In deference to Eric et al…
Please do not use the 12v unlimited current from a tab to case to clear (burn open) the RS-555 armature short!!
Justification is The theory of a metal flake causing the short is flawed.
I have examined lots of 550 shorted case failures at multi Regionals & championships, none had a metal flake. All had armature winding short to the metal armature at the turn around (sharpest point). None had evidence brush holder to case debris. Post test cleared the brush holder every time. Every short traced to contact to case via rotor, thru end bushings bearings.
A metal flake is highly unlikely to cause a short to CASE! wire is enamel insulated
so such a short would need to be in the brush holder tab to case in which case it would easily shake out!
The HARD short of the armature winding is another story.
It is caused by mfr relying on epoxy insulation + enamel on wire, rather than customary brown fiber covering sharp iron ends so tight wraps have a buffer.
Done to maximize copper window in small armature winding areas + save $.
Check out CIM armature brown fiber insulation use to effectively eliminate this failure mechanism.
As motors become smaller mfrs seek alternate methods like omitting fiber barrier.
Enamel wire tightly wound over sharp cornered steel laminated in 550 armatures has extensive history of high short to case fail rate. high as 50-70% new out of boxes at Regionals where I was RI in 2011 going back to 2010
Burn open short clearing is not only DANGEROUS but also BAD fix. :ahh: :mad:
12v ~800A: blows apart offending single wire short armature to case ~debris?
This disables one armature pole reducing motor power plus asymmetrical excitation. Not something you ever want to put back into a competition robot!
Also it may set up a condition of intermittent dynamic to case continuity!
…cause now you have two burnt loose copper ends free to flip around.
In improperly geared CIM’s I’ve observed a similar gradual degradation where too high a gear ratio combined with heavy throttle by driver pushing opponents etc keeps CIM at High current, low torque part of curve too long.
Much self heating results weakening copper wire bond to commutator.
Subsequent High RPM force causes wire to detach, fly off, or high current burnout from concentrated current density in a short work weakened copper (bending back & forth), opening a pole on the armature.
The degraded motor still starts up & spins with remaining poles but at greatly decreased performance and not so smooth anymore! (& lower start-up & running torque due to lost pole)

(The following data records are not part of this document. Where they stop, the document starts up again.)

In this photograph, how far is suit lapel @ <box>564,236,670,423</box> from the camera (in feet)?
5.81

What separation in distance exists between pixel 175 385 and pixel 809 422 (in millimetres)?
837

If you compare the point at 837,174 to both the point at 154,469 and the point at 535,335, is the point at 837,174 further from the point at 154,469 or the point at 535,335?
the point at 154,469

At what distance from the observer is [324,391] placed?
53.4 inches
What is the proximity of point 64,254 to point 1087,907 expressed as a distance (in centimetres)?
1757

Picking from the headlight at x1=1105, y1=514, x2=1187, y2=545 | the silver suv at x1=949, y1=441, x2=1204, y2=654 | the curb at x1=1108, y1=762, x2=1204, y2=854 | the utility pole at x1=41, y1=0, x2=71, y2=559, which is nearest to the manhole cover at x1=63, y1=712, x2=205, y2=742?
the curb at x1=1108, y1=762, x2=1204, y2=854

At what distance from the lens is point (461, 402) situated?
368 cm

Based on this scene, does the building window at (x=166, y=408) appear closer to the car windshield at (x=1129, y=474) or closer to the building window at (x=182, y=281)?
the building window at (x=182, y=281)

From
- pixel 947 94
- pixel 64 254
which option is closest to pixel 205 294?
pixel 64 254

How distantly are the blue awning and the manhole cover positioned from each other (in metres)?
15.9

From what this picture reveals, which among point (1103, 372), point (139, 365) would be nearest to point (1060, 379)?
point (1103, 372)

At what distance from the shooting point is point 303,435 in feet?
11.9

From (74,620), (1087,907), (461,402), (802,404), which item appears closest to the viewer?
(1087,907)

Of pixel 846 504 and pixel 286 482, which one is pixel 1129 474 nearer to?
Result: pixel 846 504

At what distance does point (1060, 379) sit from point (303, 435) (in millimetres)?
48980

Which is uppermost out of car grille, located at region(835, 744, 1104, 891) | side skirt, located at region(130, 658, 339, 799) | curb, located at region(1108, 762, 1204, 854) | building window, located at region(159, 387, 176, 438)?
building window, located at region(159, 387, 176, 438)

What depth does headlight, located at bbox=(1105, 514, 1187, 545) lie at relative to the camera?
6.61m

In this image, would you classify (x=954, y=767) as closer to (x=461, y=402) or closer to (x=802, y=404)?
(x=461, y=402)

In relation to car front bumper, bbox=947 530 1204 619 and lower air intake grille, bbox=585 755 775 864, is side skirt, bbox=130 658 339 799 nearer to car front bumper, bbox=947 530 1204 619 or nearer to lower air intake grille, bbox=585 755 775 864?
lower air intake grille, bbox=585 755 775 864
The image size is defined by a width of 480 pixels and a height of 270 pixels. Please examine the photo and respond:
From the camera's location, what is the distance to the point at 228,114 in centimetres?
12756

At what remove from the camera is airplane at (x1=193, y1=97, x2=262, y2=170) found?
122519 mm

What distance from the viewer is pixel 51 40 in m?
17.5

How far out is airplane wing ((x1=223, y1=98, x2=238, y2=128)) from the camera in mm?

Hint Perform Destructive Failure Analysis of failed motors as a class exercise to gain better understanding of what happened to apply forward. (destructive = observe closely then unwind the rotor carefully inspection as you go for problem areas (wire may break as you unwind). Take close up photos when you find a ‘smoking gun’, document in daily log pics & text description + hypothesize why/how it happened, then publish results.
Good luck… all teams going with RS-550’s again this year!!
Stock up on pre-tested open spares if you need capability it serves!
The Spare Parts will run out of their limited replacements EARLY!
Teams NOT using their RS-550s please Graciously bring them to regionals
to turn-in to Spare Parts to help your fellow competitors!!